## Generalized hypergeometric function

### Function

 definition $??$ definition ${}_pF_q[a_1,…,a_p; b_1,…,b_q](z):=\sum_{n=0}^\infty c_n z^n$ with $c_n = \dfrac{1}{n!}\dfrac{\prod_{k=1}^p a_k^{\overline{n}}}{\prod_{j=1}^q b_j^{\overline{n}}}$

#### Discussion

##### Definition

The coefficient can more explicitly written as $c_n = \prod_{m=0}^{n-1}\dfrac{1}{(1+m)}\dfrac{\prod_{k=1}^p(a_k+m)}{\prod_{j=1}^q(b_j+m)}$

or written down in Terms of Gamma functions. The version I chose above seems most elementary to me.

Above we used the rising factorial $x^{\overline{n}} := x^{\overline{n},1}$, where

$x^{\overline{n},k} := \prod_{m=0}^{n-1}(x + m\,{k})=x\cdot(x+k)\cdot(x+2k)\cdots(x+(n-1)\,k)$.
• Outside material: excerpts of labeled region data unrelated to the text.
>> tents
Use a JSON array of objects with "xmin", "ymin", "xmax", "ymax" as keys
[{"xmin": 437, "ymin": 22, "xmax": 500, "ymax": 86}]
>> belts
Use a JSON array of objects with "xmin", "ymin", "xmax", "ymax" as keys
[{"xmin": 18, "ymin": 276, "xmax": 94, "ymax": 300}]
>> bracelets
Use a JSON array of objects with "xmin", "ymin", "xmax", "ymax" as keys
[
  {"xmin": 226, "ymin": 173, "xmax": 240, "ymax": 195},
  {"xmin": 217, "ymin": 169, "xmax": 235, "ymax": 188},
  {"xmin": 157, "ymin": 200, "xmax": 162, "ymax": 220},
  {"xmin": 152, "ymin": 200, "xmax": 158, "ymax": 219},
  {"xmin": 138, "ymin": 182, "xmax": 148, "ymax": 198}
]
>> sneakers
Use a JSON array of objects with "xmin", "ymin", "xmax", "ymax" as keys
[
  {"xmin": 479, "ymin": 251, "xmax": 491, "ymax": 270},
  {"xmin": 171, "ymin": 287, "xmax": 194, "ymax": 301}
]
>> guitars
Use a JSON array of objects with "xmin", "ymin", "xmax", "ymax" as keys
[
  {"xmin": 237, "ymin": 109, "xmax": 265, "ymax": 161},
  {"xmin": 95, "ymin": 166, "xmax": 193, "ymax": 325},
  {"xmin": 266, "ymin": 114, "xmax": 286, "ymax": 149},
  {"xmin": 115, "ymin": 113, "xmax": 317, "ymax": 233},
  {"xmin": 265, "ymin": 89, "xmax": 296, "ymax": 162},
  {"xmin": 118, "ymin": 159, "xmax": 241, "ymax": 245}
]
Note that, really, $\dfrac{z^n}{n!}=\dfrac{z^{\overline{n},0}}{1^{\overline{n},1}}$, so ${}_pF_q$ is the infinite sum of fractions of products of rising factorials of fixed rising distance ($k=1$ for the factors of the coefficients and $k=0$ for $z$).

##### Generalization

The function is a special case of Normalized Fox-Wright function. There, the distored factorial $\prod_{m=0}^{n-1}(a_k+m)$, a product up to $n-1$, is replaced by a “product” up to some more general number. This Expression is given in terms of a fraction of Gamma functions.

##### Example

For a given index $I$, setting $a_I=1$ results in

$\prod_{m=0}^{n-1} (a_I+m) = \prod_{m=0}^{n-1} (m+1) = n!$

and thus we can switch from an exponential generating function form $\dfrac{z^n}{n!}$ to $z^n$. So let's consider $a_2=1$.
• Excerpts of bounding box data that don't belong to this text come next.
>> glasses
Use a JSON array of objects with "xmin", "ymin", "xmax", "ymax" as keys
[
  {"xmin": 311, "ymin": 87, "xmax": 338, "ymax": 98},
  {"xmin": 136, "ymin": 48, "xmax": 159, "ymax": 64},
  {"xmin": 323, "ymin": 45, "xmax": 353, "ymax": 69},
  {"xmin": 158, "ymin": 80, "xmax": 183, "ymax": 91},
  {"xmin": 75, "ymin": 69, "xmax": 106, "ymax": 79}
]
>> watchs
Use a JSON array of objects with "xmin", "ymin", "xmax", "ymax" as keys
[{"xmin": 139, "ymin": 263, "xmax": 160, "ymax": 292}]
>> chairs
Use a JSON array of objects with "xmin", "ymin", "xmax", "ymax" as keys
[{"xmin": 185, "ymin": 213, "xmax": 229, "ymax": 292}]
Now further, for $a_1=1$ and $b_1=2$ we get a factor

$\dfrac{\prod_{m=0}^{n-1} (a_1+m)}{\prod_{m=0}^{n-1} (b_1+m)} = \dfrac{n!}{(n+1)!} = \dfrac{1}{n+1}$

so that

${}_2F_1[1,1;2](z) = \sum_{n=0}^\infty \dfrac{1}{n+1} z^n = \dfrac{1}{(-z)}\sum_{k=1}^\infty \dfrac{(-1)^{k+1}}{k}(-z)^k = -\dfrac{1}{z}\log(1-z)$

##### Motivation

Say you have to solve the differential equation $f’(x)=f(x)$ with $f(0)=1$. You naturally make the ansatz

$f(x) = 1 + c_1\, x + c_2\, x^2 + c_3\, x^3 + \dots$,

$f’(x) = c_1 + 2\,c_2\, x + 3\,c_3\, x^2 + \dots$.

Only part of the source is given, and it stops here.